**What the exercise asks**
Reproduce verbatim the lines of the records from the line containing "Across the set" through the final line of the records, both included.
**** Records ****
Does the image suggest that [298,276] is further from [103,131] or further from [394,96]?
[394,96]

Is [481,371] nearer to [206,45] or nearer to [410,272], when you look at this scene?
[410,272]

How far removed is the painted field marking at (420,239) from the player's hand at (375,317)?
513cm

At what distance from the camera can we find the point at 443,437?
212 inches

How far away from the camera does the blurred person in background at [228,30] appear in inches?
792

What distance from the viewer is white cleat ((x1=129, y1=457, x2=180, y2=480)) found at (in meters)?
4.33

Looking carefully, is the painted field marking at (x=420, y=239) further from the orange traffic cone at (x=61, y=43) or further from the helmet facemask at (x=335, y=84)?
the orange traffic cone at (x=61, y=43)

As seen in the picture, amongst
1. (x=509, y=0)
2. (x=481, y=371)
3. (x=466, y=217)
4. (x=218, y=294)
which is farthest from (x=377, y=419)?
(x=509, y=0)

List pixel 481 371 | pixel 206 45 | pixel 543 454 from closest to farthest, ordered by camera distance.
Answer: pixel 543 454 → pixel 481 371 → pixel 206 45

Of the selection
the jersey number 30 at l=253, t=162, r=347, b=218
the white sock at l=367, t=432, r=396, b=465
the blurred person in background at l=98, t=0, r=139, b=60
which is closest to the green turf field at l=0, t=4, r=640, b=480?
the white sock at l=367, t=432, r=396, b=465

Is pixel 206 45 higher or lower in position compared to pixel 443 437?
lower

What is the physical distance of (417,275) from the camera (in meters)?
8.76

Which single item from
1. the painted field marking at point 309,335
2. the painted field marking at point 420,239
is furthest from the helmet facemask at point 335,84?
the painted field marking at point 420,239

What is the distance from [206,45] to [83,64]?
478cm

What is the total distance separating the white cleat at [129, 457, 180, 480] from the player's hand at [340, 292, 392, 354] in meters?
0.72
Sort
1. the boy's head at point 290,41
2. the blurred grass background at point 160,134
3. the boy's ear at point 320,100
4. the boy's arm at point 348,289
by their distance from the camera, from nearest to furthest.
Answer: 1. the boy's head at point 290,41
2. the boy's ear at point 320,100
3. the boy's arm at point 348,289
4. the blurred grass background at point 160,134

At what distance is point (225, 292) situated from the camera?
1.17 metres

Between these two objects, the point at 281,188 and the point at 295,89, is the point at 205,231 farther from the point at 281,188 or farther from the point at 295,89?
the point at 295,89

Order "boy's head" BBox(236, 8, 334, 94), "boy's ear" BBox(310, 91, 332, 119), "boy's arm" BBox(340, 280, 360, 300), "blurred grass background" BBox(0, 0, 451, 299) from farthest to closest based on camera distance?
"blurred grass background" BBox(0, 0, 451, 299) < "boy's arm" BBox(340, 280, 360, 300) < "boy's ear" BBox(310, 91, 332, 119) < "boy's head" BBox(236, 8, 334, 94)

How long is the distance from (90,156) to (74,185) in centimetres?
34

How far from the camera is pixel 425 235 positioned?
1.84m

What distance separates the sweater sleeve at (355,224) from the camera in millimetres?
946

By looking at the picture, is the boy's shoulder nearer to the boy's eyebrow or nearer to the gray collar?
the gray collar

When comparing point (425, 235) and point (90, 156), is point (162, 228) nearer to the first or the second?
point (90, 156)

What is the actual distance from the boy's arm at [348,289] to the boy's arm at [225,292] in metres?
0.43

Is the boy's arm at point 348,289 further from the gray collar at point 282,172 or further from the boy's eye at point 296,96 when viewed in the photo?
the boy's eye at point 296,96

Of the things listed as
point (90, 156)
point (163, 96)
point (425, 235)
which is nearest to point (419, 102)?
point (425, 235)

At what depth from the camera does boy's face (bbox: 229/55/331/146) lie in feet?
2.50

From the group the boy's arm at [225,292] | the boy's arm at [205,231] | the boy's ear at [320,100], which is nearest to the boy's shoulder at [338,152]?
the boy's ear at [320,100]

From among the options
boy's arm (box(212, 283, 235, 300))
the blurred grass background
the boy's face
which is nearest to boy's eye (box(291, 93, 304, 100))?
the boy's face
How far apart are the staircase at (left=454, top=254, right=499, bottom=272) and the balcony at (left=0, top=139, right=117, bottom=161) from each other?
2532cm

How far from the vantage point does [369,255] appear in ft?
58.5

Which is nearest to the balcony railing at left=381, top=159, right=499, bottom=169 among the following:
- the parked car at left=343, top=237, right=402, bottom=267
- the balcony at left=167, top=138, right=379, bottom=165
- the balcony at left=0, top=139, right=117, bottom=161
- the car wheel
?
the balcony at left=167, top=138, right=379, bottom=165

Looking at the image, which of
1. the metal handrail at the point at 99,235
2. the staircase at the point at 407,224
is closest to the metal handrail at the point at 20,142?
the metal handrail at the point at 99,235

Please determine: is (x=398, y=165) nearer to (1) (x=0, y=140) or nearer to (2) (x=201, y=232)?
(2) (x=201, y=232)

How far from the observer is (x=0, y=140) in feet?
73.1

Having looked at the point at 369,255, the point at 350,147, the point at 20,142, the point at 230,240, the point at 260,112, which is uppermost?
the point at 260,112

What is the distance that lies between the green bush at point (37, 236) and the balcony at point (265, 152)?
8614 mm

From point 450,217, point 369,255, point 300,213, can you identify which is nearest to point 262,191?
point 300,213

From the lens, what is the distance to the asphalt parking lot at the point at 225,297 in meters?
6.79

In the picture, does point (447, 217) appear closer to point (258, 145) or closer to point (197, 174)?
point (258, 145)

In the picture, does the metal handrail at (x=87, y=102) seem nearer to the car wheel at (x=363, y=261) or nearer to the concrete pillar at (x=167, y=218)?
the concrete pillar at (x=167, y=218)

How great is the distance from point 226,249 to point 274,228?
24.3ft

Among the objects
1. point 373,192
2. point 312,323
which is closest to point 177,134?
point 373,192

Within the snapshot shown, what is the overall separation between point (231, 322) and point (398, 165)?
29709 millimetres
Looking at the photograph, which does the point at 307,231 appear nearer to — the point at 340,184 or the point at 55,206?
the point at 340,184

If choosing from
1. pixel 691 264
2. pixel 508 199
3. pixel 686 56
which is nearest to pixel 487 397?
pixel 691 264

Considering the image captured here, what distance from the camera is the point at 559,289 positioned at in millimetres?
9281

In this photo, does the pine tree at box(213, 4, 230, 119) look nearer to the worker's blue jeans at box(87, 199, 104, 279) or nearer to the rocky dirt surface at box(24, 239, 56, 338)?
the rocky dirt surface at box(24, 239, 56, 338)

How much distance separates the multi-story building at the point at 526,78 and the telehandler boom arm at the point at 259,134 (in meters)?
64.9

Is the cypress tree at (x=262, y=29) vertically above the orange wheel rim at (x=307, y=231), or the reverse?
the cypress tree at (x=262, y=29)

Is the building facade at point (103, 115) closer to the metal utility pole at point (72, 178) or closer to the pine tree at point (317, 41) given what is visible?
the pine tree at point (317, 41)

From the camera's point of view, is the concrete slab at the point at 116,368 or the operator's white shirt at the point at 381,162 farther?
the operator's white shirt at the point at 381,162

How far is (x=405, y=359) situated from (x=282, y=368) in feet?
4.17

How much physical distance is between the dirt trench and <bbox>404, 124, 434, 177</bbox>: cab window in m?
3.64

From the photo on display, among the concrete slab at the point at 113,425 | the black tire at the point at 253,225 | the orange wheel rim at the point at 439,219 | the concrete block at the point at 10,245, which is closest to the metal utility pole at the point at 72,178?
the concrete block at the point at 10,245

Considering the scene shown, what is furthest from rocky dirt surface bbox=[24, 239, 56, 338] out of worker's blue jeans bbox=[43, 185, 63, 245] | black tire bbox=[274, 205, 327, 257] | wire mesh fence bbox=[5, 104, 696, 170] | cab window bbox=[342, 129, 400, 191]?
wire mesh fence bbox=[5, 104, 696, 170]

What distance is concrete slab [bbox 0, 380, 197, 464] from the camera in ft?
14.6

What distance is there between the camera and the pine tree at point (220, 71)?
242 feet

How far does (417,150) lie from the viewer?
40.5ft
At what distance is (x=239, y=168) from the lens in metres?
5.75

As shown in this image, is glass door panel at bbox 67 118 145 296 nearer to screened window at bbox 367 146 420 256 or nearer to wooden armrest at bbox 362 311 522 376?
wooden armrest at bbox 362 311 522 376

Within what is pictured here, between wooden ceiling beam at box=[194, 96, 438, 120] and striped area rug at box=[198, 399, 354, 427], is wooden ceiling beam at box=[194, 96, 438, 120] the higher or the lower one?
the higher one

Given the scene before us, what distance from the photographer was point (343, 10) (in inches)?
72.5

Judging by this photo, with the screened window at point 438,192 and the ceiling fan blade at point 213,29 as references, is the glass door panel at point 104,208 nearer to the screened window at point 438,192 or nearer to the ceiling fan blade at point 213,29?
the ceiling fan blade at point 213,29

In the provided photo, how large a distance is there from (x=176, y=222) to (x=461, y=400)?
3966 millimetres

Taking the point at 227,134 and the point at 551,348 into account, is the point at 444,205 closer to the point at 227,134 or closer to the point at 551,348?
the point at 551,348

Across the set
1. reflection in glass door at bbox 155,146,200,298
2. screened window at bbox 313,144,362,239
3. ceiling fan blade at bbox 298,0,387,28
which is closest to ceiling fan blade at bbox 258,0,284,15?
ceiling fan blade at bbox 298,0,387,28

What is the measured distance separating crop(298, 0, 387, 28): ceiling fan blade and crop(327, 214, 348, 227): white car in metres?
****
**Result**
Across the set
1. reflection in glass door at bbox 155,146,200,298
2. screened window at bbox 313,144,362,239
3. ceiling fan blade at bbox 298,0,387,28
which is closest to ceiling fan blade at bbox 258,0,284,15?
ceiling fan blade at bbox 298,0,387,28

What is the measured distance separating crop(298, 0, 387, 28): ceiling fan blade and crop(327, 214, 348, 227): white car in metres?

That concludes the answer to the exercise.